→ Data provided
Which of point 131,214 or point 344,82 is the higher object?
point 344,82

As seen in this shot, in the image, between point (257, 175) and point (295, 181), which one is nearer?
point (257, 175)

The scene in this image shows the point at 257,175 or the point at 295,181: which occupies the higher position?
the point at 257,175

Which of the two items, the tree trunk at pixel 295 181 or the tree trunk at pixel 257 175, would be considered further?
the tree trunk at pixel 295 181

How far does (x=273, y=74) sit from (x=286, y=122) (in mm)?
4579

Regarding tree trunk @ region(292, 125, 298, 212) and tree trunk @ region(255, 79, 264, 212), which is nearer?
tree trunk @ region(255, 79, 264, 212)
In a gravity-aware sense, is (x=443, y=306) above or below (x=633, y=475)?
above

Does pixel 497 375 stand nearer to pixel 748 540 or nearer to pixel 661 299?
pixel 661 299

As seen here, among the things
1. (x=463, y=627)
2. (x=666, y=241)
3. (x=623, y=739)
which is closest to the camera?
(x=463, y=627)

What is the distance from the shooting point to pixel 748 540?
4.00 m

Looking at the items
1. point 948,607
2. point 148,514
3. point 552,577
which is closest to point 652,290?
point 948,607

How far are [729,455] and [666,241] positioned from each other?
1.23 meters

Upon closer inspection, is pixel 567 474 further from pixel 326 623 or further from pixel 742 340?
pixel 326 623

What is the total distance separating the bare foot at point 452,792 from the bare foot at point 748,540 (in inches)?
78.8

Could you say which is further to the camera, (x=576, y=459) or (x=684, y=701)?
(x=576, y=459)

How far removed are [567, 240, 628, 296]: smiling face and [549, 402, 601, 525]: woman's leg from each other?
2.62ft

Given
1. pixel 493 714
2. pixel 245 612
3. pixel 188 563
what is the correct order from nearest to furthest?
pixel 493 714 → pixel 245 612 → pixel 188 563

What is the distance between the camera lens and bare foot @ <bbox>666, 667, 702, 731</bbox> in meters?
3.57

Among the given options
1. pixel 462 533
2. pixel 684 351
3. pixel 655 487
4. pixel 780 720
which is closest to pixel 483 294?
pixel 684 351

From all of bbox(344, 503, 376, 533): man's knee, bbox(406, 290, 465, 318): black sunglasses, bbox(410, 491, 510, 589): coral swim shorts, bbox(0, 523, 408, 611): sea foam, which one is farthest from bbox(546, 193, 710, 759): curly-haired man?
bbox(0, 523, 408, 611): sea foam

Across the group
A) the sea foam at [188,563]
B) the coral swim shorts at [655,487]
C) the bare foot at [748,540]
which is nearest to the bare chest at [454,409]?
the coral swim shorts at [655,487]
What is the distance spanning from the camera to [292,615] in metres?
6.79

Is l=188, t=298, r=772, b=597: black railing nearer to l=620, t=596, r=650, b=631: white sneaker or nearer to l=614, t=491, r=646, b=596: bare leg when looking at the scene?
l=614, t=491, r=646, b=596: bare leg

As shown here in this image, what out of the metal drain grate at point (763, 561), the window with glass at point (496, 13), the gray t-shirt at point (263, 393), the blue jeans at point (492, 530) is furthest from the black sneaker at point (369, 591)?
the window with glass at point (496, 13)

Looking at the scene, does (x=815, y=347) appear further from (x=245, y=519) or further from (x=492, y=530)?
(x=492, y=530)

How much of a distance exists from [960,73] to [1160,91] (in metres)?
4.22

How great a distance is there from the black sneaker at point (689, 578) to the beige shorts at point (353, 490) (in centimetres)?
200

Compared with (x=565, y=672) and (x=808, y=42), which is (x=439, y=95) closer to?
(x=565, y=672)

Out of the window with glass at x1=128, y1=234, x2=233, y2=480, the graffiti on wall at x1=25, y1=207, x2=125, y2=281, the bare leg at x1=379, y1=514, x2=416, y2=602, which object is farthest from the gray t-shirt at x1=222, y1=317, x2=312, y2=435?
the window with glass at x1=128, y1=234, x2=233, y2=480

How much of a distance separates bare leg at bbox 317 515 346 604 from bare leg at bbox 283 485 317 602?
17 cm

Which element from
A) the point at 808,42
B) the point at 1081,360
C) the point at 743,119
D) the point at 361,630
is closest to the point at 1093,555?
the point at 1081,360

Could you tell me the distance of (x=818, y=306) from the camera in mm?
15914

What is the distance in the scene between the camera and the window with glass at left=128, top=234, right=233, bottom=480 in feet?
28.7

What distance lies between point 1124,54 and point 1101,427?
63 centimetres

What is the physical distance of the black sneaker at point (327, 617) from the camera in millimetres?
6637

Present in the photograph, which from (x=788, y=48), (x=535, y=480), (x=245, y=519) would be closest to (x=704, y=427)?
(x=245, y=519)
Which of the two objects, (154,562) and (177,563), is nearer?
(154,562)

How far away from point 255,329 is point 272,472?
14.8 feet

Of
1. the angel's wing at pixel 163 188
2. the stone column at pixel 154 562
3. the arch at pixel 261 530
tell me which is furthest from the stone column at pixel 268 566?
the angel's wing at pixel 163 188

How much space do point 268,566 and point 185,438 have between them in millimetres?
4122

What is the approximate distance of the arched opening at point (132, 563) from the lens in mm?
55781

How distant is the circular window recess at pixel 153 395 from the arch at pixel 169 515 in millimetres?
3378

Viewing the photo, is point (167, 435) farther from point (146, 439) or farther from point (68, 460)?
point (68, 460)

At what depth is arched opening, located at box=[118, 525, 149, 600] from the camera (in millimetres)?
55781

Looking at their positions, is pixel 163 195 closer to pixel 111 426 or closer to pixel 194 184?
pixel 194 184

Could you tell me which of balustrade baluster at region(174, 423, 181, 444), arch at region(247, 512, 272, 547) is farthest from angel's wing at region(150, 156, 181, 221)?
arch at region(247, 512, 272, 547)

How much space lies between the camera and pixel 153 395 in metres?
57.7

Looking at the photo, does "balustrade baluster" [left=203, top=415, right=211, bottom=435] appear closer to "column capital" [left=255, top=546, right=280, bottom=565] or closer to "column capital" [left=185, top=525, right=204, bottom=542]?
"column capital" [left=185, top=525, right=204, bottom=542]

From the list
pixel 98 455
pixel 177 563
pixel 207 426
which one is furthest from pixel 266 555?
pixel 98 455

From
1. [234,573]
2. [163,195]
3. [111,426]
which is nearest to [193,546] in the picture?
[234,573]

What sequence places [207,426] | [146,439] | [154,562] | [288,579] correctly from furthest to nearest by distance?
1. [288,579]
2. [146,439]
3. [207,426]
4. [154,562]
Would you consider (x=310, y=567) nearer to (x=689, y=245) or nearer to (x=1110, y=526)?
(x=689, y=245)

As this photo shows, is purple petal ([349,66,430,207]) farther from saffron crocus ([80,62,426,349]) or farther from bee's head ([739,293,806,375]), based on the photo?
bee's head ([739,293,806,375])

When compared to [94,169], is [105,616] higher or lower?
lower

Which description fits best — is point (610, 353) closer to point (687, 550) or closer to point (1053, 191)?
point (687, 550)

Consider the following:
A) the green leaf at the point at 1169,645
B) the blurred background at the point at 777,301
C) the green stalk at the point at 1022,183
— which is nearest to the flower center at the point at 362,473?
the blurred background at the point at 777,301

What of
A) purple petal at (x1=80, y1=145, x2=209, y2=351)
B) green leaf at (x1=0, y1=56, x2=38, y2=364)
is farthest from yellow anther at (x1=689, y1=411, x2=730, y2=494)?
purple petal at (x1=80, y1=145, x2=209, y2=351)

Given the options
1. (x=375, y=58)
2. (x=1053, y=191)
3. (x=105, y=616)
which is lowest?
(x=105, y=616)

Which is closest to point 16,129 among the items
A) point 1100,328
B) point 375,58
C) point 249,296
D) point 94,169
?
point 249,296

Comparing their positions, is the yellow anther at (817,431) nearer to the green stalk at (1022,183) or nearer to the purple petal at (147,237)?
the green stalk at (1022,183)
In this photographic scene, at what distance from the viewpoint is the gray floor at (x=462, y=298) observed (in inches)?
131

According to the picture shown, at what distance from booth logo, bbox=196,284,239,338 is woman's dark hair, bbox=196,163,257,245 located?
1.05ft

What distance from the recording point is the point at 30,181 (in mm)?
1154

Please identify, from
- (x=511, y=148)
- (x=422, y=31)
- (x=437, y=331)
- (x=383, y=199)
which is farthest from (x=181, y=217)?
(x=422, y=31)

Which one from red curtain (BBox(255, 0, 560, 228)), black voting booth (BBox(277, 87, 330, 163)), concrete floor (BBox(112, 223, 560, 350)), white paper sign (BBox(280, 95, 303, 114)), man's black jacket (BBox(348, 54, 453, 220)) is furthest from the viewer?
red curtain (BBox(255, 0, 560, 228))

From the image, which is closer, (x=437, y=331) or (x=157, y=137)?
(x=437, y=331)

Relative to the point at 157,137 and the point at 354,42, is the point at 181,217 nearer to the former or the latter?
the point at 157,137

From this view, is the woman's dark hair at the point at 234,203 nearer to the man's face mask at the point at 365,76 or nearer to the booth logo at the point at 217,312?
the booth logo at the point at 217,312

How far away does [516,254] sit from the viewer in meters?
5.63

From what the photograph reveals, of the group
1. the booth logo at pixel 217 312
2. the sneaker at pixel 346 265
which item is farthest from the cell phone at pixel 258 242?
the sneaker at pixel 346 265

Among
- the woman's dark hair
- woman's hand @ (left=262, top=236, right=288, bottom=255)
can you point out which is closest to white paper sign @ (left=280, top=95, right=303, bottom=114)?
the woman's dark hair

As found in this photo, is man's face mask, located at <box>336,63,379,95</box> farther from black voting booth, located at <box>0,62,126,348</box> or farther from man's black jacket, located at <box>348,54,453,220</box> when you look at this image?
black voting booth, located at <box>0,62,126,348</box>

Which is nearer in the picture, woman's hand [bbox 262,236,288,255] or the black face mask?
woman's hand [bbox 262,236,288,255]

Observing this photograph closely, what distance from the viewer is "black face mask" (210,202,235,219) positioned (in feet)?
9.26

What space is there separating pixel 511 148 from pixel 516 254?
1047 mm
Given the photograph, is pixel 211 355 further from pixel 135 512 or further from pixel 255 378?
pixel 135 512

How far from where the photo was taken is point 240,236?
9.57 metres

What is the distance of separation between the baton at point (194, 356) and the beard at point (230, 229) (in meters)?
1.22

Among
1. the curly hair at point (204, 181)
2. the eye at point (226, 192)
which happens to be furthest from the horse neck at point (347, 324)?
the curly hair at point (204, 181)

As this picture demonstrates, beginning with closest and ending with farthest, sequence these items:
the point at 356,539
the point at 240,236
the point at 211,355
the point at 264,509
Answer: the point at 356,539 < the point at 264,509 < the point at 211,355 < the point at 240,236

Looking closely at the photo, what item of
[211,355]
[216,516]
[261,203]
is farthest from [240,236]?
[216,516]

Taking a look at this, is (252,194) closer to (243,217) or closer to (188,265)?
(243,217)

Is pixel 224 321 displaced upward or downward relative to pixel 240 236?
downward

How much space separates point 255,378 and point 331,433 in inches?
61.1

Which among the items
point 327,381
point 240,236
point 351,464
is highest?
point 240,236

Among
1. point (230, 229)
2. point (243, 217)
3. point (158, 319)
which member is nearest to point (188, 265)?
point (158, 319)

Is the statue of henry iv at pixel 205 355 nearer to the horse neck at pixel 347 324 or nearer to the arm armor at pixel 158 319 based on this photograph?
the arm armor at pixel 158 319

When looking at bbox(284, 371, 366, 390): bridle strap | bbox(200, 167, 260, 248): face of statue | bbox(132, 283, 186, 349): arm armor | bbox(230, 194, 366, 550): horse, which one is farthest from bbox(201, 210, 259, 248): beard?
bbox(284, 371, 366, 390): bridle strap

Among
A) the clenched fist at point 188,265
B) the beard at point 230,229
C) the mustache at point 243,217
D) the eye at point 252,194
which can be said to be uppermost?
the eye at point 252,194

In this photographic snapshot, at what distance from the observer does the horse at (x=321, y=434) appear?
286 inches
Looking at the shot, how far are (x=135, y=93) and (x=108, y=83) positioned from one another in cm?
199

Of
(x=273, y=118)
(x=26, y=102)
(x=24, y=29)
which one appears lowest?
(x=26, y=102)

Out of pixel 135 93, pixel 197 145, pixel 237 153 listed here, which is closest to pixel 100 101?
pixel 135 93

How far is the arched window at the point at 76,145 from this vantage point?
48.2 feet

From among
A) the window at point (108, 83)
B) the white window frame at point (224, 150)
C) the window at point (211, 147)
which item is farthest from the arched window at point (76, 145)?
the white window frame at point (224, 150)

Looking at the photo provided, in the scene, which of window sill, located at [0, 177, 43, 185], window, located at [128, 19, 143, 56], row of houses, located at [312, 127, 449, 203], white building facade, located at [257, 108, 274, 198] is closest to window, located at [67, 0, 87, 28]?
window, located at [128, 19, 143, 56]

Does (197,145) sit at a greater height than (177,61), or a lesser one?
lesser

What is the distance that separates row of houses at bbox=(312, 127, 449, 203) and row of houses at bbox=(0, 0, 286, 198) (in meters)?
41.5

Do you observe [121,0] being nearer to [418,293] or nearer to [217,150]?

→ Exercise task
Everything from the line with "How far is the" to the end of the listing above needs to be duplicated exactly, both end lines included, with nothing more.

→ Exercise result
How far is the arched window at the point at 76,145 from this vantage point?
48.2 feet

From among
A) the window at point (108, 83)
B) the white window frame at point (224, 150)
C) the window at point (211, 147)
which item is farthest from the arched window at point (76, 145)?
the white window frame at point (224, 150)

Looking at the photo provided, in the scene, which of window sill, located at [0, 177, 43, 185], window, located at [128, 19, 143, 56], row of houses, located at [312, 127, 449, 203], white building facade, located at [257, 108, 274, 198] is closest to window, located at [67, 0, 87, 28]?
window, located at [128, 19, 143, 56]

Does (197,145) sit at a greater height than (177,61), or a lesser one?
lesser

What is the distance that separates row of houses at bbox=(312, 127, 449, 203) and row of houses at bbox=(0, 0, 286, 198) (in meters)?
41.5

Do you observe [121,0] being nearer to [418,293] or nearer to [217,150]?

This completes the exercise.